While too cautious individuals may assert that only “science-class” firms are eligible for the R&D tax credit, those comments are based only on pessimism and perhaps a little misinformation.

The UK R&D credit has four fundamental conditions, and “cutting edge” is not one of them, nor has it ever been.

To summarise, you do not have to be a physicist, chemist, biologist, or anything else that ends in “ist” to qualify for the R&D tax credit. However, there are a few conditions your company must follow in terms of what sorts of research qualify for the incentive and which costs you may claim.

IS MY COMPANY RESEARCH ELIGIBLE FOR THE R&D TAX CREDIT?

In order to qualify for a tax credit, your study must be improving science or technology (not just for your company but within the industry), entail some mystery (you cannot know the solution), and depend on scientific or technological concepts.
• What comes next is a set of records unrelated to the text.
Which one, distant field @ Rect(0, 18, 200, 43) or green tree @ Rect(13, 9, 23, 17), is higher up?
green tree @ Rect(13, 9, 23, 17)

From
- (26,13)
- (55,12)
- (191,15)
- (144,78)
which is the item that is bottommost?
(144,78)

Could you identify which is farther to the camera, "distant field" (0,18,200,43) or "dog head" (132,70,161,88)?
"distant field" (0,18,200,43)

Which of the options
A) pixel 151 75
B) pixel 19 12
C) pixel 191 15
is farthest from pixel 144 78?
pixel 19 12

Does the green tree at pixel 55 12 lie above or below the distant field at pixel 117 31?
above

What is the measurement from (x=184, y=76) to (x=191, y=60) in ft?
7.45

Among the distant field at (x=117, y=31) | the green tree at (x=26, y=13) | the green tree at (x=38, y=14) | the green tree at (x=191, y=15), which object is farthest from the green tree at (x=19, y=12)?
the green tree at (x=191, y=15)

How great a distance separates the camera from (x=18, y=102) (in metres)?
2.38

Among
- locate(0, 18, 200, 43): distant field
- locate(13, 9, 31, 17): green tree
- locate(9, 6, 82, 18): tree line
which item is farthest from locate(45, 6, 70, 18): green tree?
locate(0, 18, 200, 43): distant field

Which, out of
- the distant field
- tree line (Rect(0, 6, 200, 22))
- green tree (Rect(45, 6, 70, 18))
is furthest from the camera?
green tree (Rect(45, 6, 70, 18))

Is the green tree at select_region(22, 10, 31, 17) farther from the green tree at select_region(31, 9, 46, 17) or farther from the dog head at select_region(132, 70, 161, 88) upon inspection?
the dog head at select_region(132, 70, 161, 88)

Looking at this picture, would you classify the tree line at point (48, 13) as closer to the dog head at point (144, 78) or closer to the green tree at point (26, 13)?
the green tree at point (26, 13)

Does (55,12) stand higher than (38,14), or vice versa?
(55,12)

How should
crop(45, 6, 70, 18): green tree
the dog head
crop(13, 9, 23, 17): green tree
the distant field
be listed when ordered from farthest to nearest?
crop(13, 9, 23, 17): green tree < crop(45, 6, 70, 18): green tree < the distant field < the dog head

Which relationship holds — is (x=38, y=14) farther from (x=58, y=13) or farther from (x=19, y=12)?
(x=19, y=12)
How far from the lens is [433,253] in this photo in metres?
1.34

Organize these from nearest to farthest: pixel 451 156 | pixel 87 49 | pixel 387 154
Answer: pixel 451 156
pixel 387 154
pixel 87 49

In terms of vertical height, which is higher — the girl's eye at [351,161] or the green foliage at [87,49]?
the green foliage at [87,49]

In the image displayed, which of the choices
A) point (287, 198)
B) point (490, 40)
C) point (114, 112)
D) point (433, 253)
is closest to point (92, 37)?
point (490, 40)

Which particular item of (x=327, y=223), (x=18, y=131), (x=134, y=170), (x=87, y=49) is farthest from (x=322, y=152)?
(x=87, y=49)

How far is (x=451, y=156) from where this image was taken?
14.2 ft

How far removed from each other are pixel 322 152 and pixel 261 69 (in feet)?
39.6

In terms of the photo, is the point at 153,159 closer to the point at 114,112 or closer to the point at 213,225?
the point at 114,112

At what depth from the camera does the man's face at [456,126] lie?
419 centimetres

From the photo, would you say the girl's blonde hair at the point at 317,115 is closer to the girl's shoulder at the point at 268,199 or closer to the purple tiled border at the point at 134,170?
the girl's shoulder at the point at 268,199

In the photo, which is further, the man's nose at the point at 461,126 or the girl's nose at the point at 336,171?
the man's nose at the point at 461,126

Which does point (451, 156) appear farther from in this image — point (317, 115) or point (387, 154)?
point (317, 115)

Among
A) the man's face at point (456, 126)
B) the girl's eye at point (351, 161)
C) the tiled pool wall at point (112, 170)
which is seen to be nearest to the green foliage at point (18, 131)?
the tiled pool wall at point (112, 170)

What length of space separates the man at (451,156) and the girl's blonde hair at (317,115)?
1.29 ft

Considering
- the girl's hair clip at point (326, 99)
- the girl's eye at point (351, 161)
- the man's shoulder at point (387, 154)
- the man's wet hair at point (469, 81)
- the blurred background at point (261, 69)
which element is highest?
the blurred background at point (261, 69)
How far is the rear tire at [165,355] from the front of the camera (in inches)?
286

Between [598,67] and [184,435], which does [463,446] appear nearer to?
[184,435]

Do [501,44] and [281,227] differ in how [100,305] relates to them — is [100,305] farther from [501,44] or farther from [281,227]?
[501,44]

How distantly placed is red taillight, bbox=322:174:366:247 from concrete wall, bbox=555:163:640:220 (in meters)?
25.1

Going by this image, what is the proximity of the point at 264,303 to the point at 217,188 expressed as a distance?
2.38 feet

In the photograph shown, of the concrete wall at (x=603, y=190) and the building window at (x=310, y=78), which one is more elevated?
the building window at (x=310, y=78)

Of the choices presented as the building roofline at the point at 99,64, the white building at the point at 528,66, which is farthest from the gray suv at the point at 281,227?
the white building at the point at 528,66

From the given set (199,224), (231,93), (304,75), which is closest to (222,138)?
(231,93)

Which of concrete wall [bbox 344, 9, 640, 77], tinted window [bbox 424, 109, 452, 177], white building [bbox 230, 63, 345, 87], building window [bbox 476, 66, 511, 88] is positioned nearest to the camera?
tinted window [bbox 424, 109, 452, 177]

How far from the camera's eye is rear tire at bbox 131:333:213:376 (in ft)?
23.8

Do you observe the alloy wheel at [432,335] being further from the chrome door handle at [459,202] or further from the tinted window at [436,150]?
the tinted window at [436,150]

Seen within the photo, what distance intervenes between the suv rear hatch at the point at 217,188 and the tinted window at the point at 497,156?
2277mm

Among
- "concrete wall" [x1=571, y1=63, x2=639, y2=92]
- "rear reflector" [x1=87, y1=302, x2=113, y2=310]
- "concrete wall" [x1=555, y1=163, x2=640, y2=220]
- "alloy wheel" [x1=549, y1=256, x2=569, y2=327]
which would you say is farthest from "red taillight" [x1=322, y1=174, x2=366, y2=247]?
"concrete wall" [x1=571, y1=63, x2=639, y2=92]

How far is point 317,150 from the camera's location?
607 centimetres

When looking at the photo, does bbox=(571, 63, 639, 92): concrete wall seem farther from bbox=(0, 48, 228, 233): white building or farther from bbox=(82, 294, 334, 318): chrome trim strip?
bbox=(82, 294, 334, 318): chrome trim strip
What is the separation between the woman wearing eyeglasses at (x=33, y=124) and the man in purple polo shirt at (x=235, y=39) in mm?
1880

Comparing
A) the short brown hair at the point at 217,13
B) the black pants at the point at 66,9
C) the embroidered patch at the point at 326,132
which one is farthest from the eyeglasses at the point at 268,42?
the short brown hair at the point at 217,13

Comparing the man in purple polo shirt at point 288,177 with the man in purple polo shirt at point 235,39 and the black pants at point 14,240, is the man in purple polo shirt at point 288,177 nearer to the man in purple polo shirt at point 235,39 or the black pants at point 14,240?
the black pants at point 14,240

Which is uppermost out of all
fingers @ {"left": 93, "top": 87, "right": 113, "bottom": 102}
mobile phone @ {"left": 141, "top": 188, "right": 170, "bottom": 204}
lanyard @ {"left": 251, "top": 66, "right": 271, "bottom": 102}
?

CAN I DEDUCT MY RESEARCH EXPENDITURES FROM MY R&D TAX CREDIT?

Employee staff costs, specialist third parties, materials and utility costs, are the four major forms of research-related expenses that can be claimed.
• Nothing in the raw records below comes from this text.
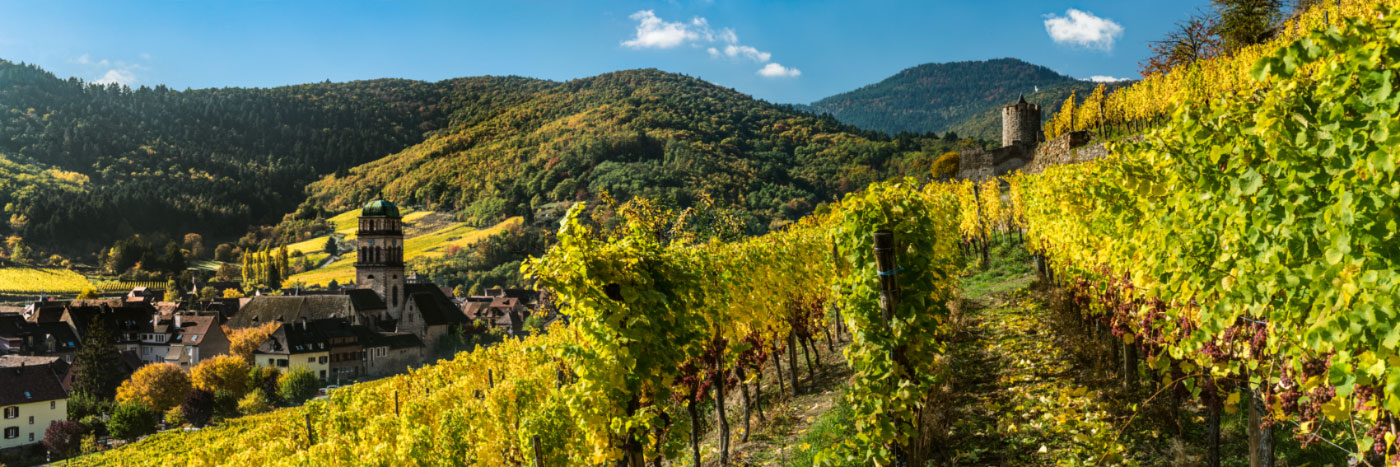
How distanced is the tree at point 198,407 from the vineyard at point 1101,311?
48.5 metres

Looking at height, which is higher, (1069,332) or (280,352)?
(1069,332)

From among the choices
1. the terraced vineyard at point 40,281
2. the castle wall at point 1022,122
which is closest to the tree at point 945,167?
the castle wall at point 1022,122

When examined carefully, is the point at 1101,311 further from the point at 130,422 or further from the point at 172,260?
the point at 172,260

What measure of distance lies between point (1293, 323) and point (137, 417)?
62154 mm

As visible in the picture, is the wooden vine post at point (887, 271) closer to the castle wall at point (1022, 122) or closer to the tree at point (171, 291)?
the castle wall at point (1022, 122)

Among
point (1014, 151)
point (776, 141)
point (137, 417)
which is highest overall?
point (776, 141)

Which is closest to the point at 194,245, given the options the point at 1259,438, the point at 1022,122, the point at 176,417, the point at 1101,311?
the point at 176,417

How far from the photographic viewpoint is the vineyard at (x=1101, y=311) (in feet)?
9.61

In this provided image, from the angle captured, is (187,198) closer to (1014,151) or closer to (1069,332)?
(1014,151)

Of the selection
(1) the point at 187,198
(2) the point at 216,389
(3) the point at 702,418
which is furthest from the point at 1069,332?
(1) the point at 187,198

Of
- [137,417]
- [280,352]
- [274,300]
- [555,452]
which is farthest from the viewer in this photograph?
[274,300]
As previously stated, the ability to claim labour performed by team members or outside teams has always boosted the employment market.

The R&D credit cannot be used for the following categories of research:

  • Social sciences, arts, and humanities
  • Surveys and studies
  • Market research and post-production
  • Adaptation of a company’s own knowledge to bring it up to speed with the market
  • Adaptations required for aesthetic purposes

WHERE TO BEGIN WHEN CLAIMING THE R&D TAX CREDIT

The fundamental difficulty with the R&D credit isn’t obtaining the credit; it’s justifying the amount asserted with correct and sufficient proof. Most taxpayers do not feel their activities meet the criteria and they expect that the claim process will be onerous and hence we still come across companies that are eligible to claim but they are simply missing out.

HOW CAN COOPER PARRY HELP?

Cooper Parry is comprised of technological professionals, tax experts, industry-leading accountants, and all-around innovators. The specialist R&D team was founded in 2017 by our Head of Department, Chris Knott. Having worked with the R&D tax regimes since their inception in 2000, Chris is well versed in all aspects of the R&D process.